Serving jail time for just about anything is a red flag to the local licensing commission. Your record could be clean as a whistle, but if your spouse is going to serve liquor in your business and has a checkered past, you could be denied the license you desperately seek. A lawyer can help by arguing that your spouse will never go anywhere near the liquor or the bar with the exception of imbibing the beverages. There are ways to assure that, and your lawyer knows what they are.

Appealing Your Denial

If you have already received a denial letter for your liquor license application, you can appeal. The city council to which you applied for your license is not required to give a reason why you were denied, which may also be something your lawyer can uncover in the appeal process. If the reason is something reasonable that is easily remedied, you can comply with some changes. Then your lawyer can show evidence of these changes while reapplying for your license.

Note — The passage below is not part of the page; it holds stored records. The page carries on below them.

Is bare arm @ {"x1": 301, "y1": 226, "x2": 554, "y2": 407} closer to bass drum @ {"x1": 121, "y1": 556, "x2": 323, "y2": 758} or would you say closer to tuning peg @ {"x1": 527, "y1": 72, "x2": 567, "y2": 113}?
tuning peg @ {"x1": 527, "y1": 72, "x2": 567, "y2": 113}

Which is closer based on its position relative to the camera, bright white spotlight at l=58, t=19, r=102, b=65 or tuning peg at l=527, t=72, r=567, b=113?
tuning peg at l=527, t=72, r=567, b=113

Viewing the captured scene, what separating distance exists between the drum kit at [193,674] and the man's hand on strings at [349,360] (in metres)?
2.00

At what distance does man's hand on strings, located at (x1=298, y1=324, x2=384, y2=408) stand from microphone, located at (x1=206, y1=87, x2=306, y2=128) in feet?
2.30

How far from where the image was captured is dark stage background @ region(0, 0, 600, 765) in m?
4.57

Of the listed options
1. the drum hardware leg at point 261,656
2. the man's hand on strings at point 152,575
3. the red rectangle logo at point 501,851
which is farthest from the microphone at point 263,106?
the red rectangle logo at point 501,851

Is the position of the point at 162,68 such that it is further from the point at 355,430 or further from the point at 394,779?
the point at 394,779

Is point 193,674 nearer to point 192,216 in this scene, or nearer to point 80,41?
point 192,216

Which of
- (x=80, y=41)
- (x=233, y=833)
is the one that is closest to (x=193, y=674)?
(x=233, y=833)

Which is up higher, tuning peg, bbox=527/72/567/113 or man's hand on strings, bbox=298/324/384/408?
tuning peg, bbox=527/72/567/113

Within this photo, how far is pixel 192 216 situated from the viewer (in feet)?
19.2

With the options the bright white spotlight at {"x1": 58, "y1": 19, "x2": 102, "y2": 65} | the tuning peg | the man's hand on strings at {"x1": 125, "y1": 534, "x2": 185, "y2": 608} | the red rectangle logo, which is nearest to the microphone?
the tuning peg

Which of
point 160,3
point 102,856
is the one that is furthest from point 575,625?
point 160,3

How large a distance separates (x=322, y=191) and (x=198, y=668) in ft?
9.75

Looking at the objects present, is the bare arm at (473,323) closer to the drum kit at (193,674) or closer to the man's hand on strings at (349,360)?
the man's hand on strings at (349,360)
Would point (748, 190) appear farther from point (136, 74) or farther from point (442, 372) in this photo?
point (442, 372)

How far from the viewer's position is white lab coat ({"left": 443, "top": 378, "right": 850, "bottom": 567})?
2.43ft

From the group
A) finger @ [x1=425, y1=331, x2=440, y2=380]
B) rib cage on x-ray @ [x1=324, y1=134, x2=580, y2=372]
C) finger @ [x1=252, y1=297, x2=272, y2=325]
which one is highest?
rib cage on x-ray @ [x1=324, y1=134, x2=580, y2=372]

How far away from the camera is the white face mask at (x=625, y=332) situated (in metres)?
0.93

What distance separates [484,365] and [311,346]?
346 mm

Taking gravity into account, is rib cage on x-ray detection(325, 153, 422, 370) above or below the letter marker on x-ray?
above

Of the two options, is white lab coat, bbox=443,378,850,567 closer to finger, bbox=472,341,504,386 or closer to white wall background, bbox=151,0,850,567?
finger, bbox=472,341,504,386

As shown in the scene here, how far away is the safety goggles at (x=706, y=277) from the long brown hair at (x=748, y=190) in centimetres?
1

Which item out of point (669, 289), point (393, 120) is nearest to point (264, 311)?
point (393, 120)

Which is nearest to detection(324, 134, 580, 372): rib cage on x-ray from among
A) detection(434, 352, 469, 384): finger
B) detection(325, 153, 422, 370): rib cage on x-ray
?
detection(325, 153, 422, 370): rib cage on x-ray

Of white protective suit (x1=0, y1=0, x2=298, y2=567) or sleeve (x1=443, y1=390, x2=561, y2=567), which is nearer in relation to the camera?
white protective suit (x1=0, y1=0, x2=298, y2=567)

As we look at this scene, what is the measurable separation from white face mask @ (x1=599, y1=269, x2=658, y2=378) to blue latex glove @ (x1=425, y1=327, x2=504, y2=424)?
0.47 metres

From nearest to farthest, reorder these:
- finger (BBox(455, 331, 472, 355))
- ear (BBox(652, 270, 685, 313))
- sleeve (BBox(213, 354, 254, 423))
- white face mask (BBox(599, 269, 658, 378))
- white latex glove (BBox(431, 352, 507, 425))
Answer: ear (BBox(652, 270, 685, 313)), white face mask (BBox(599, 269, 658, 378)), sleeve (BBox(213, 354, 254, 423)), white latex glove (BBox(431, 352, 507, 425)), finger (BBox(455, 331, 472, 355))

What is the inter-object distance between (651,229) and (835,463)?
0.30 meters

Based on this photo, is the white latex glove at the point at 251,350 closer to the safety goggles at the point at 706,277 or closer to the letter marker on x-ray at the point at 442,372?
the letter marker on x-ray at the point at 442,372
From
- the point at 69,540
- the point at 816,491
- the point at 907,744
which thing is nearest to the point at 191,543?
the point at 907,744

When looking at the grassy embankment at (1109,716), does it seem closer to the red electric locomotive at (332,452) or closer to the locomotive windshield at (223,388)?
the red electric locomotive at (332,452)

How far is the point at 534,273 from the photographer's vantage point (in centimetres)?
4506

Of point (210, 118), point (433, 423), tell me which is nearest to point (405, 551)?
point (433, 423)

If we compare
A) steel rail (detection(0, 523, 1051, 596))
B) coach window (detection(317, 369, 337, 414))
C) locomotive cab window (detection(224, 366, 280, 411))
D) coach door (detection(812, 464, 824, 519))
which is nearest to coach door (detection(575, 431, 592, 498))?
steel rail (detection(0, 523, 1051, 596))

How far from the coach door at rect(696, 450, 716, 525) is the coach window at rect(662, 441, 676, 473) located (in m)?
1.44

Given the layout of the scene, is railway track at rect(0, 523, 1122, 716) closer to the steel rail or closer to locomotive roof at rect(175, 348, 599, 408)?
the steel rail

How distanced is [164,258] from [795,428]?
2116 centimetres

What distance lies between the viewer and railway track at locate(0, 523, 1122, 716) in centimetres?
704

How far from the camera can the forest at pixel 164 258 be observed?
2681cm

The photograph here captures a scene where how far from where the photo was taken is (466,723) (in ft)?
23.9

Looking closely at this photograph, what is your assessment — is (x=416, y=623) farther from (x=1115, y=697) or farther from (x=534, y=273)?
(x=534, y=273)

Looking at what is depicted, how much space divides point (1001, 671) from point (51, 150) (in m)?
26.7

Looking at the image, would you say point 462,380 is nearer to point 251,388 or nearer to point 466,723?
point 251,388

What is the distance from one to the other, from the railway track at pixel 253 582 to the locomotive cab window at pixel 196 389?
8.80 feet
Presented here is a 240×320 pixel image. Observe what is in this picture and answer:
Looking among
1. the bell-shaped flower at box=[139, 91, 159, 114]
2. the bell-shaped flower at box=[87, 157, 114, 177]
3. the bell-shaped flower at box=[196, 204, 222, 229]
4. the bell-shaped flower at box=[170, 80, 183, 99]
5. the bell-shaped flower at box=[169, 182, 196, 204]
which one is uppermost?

You Want to Serve Alcohol All Night Long and All Day Too

There are bars and restaurants that are able to serve alcoholic drinks 24/7. Most cities and states forbid this allowance. However, there are some that do allow it, such as Las Vegas, Nevada. It requires a very special type of liquor license, one which may be difficult to acquire unless you and all of your employees are squeaky clean, legally speaking. Since you do not have access to any closed court records, but the city does, you could be denied based on information one of your employees is not supplying to you. 

Only those who have access, like your lawyer, can uncover the details. Then you have to decide how to handle the situation. Apply for a liquor license that only allows you to serve for limited hours, or release the employee whose adolescent record is impacting your ability to get the 24/7 license you want for your restaurant/bar.